» **Perintah**:
(A) Jawab pertanyaan berikut berdasarkan teks tentang hadits persaudaraan:
(i) Pada hari dan tanggal berapa teks itu dimuat?
(ii) Apa judul yang tertulis di bawah "BAB I"?
(iii) Tiga hal apa yang disebut dalam judul bagian A?
(B) Lanjutkan teks tentang hadits persaudaraan itu mulai dari akhir bagian yang ada.

» **Teks**:

§

PENDIDIKAN SOSIAL Persaudaraan, Tolong Menolong, Menutup Aib Orang Lain - Ainuz Zulfa

Latest

Minggu, 30 April 2017

PENDIDIKAN SOSIAL Persaudaraan, Tolong Menolong, Menutup Aib Orang Lain

Get Ms. Word


BAB I
PEMBAHASAN

A.    Hadits Persaudaraan, Tolong Menolong, Menutup Aib Orang Lain
عَنْ ابْنُ شِهَا بٍ أَنَّ سَالِمًا أَخْبَرَهُ أَنَّ عَنْ عَبْدَ اللهِ بْنَ عُمَرَ رَضِيَ اللهُ عَنْهُمَا اَخْبَرَهُ أَنَّ رَسُوْلَ اللهِ صَلَّى اللهُ عَلَيْهِ وَسَلَّمَ قَالَ: الْمُسْلِمُ اَخُو الْمُسْلِمِ لاَ يَظْلِمُهُ وَلاَ يُسْلِمُهُ، وَمَنْ كَانَ فِى حَاجَةِ أَخِيْهِ  كَانَ اللهُ فِى حَاجَتِهِ ، وَمَن فَرَّجَ عَنْ مُسْلِمٍ كُرْبَةً فَرَّجَ اللهُ عَنْهُ كُرْبَةً مِنْ كُرُ بَاتِ يَوْمِ القِيَامَةِ، وَ مَنْ سَتَرَ مُسْلِمًا سَتَرَهُ اللهُ يَوْمَ القِيَامَةِ.

§

[Entri pertanyaan spasial]
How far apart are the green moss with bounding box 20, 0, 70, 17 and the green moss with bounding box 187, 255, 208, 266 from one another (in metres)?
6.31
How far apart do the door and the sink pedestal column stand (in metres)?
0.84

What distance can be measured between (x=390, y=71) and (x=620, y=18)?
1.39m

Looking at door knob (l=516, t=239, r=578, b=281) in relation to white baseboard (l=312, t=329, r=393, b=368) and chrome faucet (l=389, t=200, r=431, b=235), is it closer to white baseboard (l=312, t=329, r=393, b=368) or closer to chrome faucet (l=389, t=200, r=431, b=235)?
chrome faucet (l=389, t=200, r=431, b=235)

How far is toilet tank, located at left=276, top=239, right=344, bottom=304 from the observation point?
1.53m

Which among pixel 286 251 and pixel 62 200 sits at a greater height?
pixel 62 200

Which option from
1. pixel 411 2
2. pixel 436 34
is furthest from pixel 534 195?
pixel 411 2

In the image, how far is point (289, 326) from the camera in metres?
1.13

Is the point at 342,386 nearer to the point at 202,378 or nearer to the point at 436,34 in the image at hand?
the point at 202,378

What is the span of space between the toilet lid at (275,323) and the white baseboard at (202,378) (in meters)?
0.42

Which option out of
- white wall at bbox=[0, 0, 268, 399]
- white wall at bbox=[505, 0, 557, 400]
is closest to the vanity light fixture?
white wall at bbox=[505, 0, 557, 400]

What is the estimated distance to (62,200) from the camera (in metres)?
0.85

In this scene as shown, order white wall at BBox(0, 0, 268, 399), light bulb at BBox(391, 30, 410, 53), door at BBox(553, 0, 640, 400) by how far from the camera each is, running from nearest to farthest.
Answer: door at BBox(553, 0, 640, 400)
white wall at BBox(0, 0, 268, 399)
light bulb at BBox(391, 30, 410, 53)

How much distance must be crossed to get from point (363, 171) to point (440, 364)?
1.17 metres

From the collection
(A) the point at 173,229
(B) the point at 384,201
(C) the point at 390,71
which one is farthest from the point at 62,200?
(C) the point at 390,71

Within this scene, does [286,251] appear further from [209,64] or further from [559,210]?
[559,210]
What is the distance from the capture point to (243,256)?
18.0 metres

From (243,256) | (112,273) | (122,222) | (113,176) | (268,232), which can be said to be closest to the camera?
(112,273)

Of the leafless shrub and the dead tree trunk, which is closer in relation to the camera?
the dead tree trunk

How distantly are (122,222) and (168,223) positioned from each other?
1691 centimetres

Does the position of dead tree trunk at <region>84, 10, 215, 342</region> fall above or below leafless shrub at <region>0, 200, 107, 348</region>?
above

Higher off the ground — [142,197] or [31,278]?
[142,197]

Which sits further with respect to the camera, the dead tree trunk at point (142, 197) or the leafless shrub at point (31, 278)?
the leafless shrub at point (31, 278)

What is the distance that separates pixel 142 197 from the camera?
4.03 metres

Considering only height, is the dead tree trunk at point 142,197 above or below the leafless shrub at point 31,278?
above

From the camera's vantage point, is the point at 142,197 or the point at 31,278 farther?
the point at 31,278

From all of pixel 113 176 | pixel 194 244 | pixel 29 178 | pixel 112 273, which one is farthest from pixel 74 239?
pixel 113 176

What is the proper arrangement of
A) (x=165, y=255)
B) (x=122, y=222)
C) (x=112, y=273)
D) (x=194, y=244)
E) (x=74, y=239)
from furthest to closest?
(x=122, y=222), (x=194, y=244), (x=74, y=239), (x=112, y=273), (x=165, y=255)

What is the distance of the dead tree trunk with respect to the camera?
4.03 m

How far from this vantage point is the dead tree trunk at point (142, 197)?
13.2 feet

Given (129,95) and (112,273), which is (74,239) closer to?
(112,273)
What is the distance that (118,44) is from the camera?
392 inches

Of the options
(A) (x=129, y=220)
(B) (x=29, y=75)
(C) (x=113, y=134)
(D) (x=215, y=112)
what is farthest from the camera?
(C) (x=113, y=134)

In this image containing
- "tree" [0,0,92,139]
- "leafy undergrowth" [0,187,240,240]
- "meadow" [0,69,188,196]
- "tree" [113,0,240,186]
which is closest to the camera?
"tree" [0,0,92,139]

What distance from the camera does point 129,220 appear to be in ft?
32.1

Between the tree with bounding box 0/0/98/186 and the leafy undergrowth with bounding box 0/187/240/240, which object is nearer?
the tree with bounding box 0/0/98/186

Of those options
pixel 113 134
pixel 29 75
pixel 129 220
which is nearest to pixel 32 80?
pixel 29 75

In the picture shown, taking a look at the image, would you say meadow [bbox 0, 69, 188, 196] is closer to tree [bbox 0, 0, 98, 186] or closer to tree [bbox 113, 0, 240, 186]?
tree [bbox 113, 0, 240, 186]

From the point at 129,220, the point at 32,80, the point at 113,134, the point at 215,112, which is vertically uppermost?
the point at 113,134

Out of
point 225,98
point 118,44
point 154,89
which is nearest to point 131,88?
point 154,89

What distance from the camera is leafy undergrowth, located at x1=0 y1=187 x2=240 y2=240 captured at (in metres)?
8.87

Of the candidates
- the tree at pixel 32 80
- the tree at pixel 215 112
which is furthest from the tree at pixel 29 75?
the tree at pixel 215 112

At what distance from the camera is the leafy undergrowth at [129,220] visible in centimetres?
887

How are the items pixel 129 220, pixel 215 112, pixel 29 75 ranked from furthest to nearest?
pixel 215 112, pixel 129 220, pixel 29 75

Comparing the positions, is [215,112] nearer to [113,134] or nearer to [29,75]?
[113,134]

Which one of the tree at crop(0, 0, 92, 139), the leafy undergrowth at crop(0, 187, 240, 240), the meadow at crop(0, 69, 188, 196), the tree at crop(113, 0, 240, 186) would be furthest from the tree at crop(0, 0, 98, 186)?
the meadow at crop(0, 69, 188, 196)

§

» **Daftar Jawaban**:
(A)
(i) Minggu, 30 April 2017.
(ii) PEMBAHASAN.
(iii) Persaudaraan, tolong menolong, dan menutup aib orang lain.

(B)
Artinya :
Dari Ibnu Syihab bahwa Salim mengabarkan kepadanya, sesungguhnya Abdullah bin Umar RA mengabarkan kepadanya bahwa Rasulullah SAW bersabda: “Seorang muslim adalah saudara muslim yang lain, tidak boleh mengdzaliminya dan tidak menyerahkannya. Barangsiapa mengusahakan kebutuhan saudaranya, maka Allah akan memenuhi kebutuhannya. Barangsiapa melapangkan satu kesusahan seorang muslim, maka Allah akan melapangkan satu kesusahan diantara kesusahan-kesusahannya pada hari Kiamat. Barangsiapa menutub (aib) seorang muslim, maka Allah akan menutupi (aib)nya pada hari Kiamat.”[1]

B.     Keterangan Hadits
الْمُسْلِمُ اَخُو الْمُسْلِمِ  (seorang muslim adalah saudara muslim yang lain). Ini adalah bentuk ukhuwah (persaudaraan) di dalam Islam. Apabila ada dua hal yang mempunyai kesamaan, maka dinamakan bersaudara. Dalam hal ini tidak ada perubahan antara orang yang merdeka, budak, orang dewasa dan anak-anak.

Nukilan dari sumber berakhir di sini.